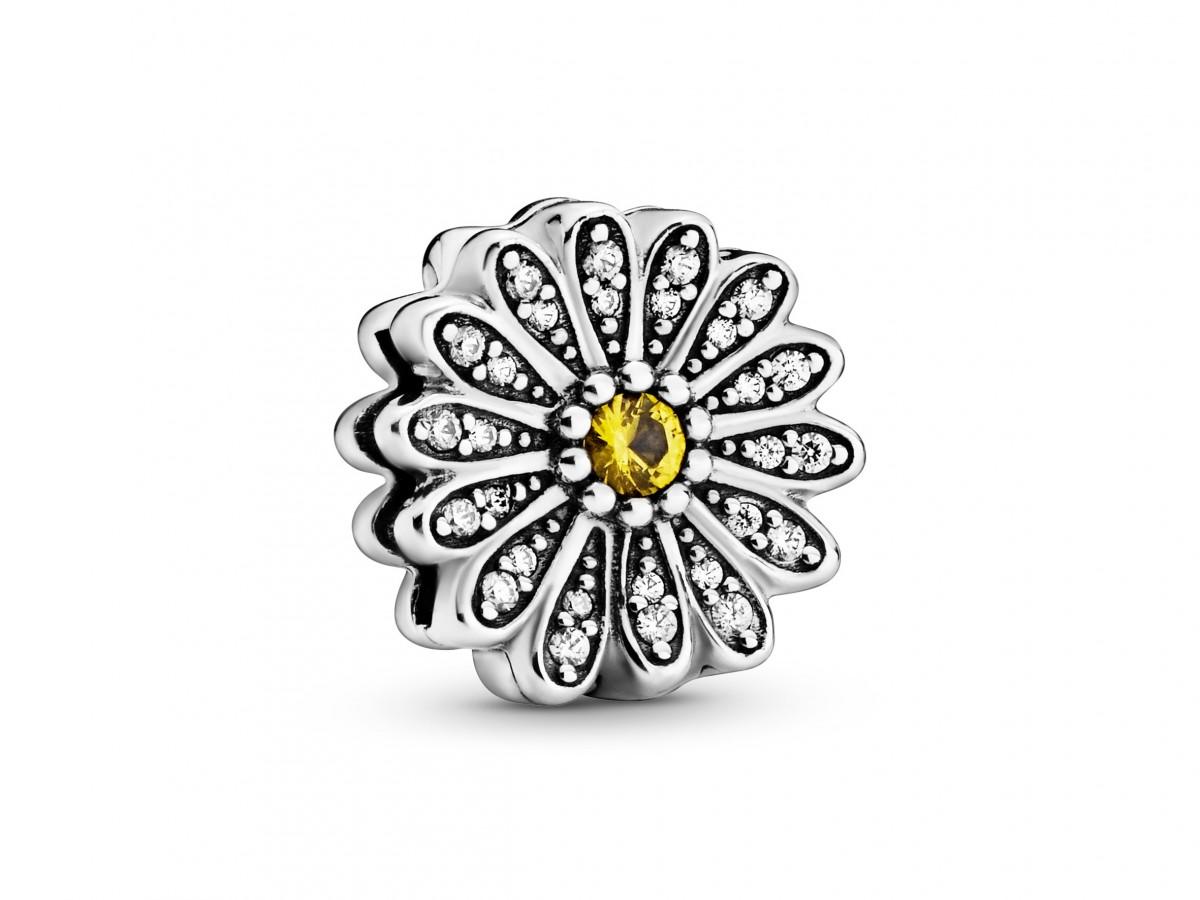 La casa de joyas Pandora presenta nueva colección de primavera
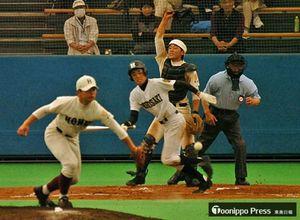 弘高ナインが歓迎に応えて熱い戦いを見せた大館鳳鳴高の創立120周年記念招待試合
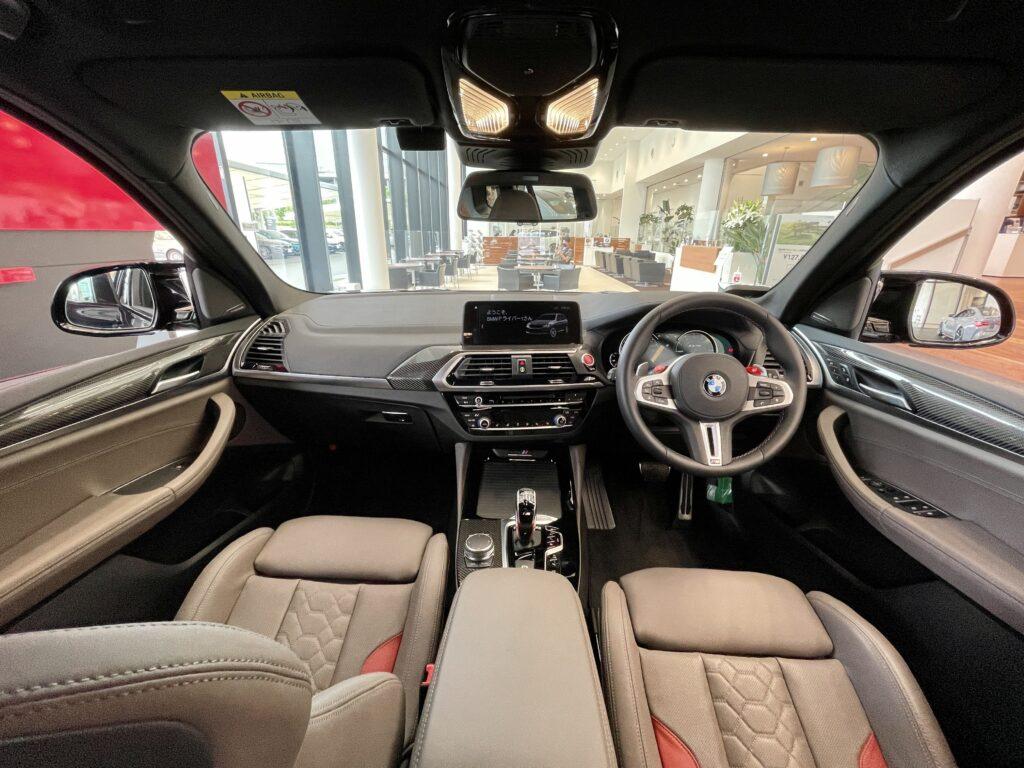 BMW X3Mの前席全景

* * *

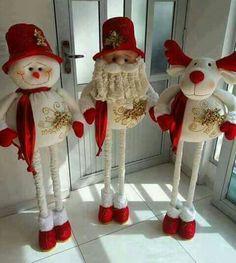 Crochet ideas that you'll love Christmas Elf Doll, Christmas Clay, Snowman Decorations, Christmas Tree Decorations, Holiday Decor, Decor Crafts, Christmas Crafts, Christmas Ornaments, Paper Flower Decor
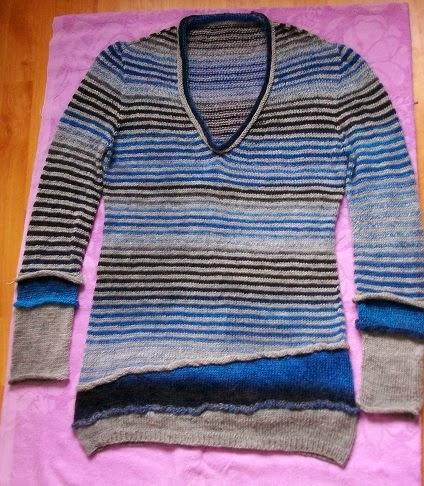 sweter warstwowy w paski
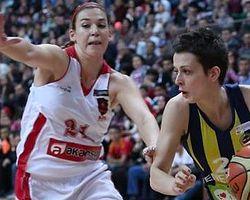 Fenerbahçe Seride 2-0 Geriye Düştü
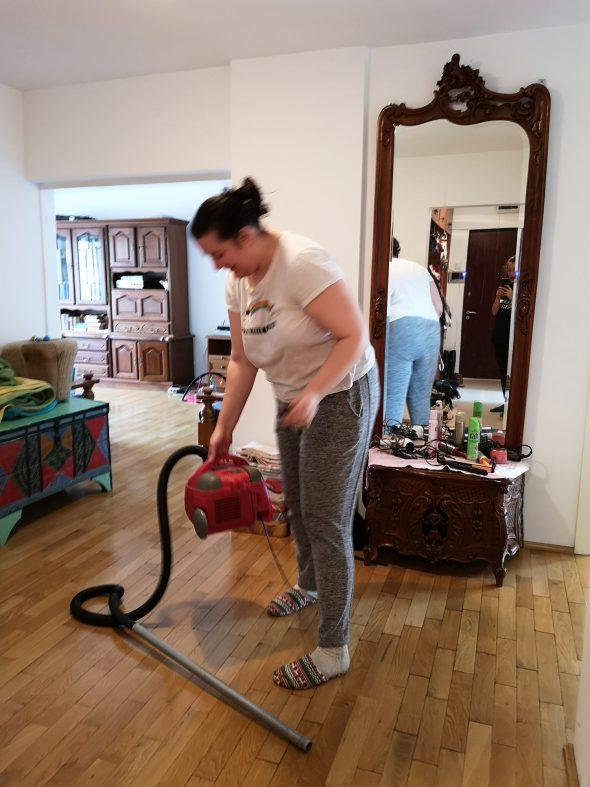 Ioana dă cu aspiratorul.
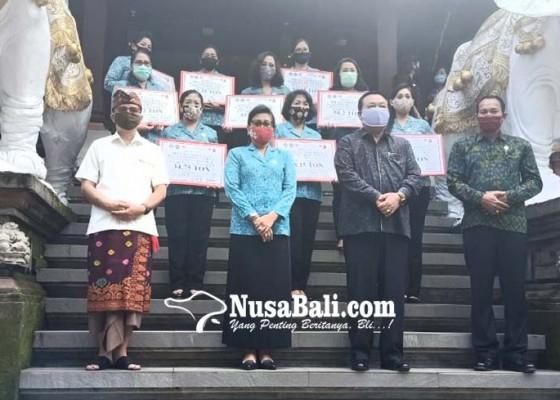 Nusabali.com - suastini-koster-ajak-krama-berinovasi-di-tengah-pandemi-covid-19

==

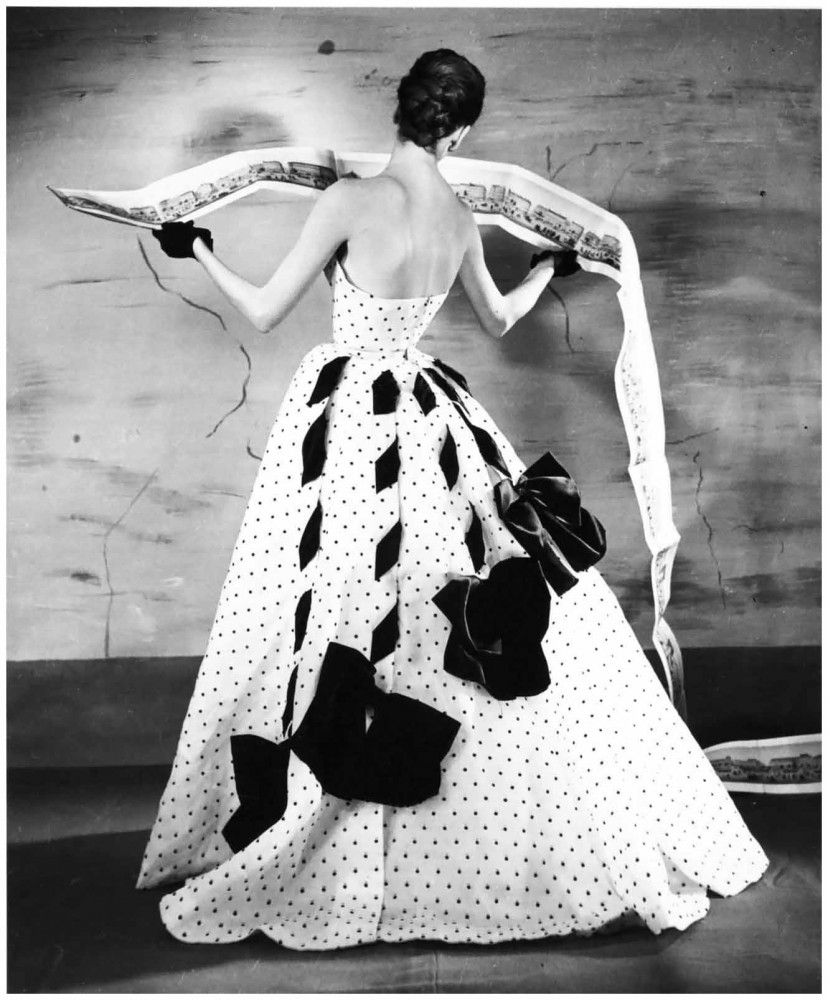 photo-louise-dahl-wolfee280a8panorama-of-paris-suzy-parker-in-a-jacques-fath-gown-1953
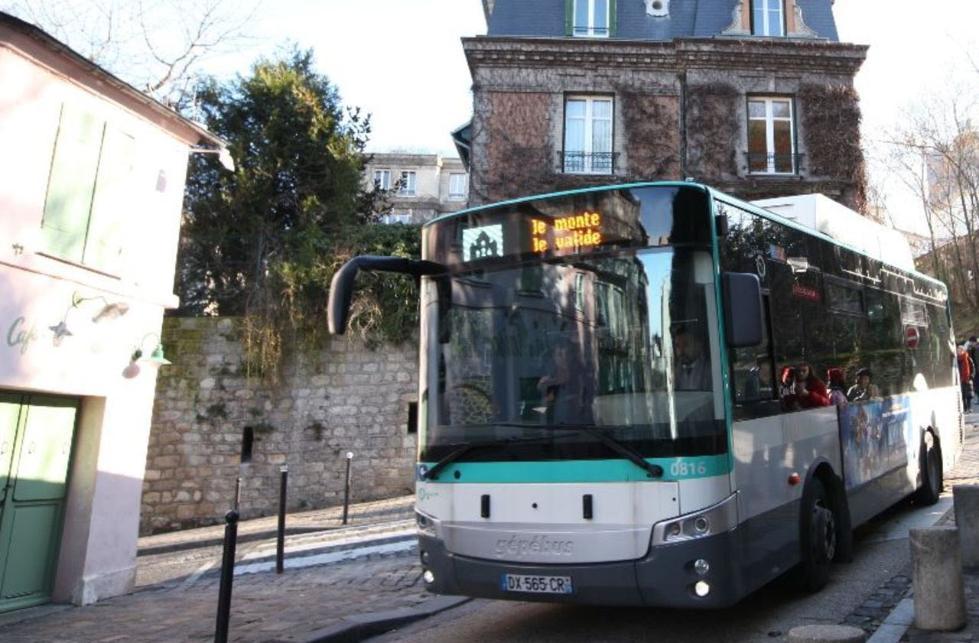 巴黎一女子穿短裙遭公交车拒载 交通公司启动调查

* **Work instruction**:
What's needed is an exact copy of the records above from the line containing "La casa de joyas" down to the line containing "BMW X3Mの前席全景", both included, without any pictures.

* **Response**:
 La casa de joyas Pandora presenta nueva colección de primavera
 弘高ナインが歓迎に応えて熱い戦いを見せた大館鳳鳴高の創立120周年記念招待試合
 BMW X3Mの前席全景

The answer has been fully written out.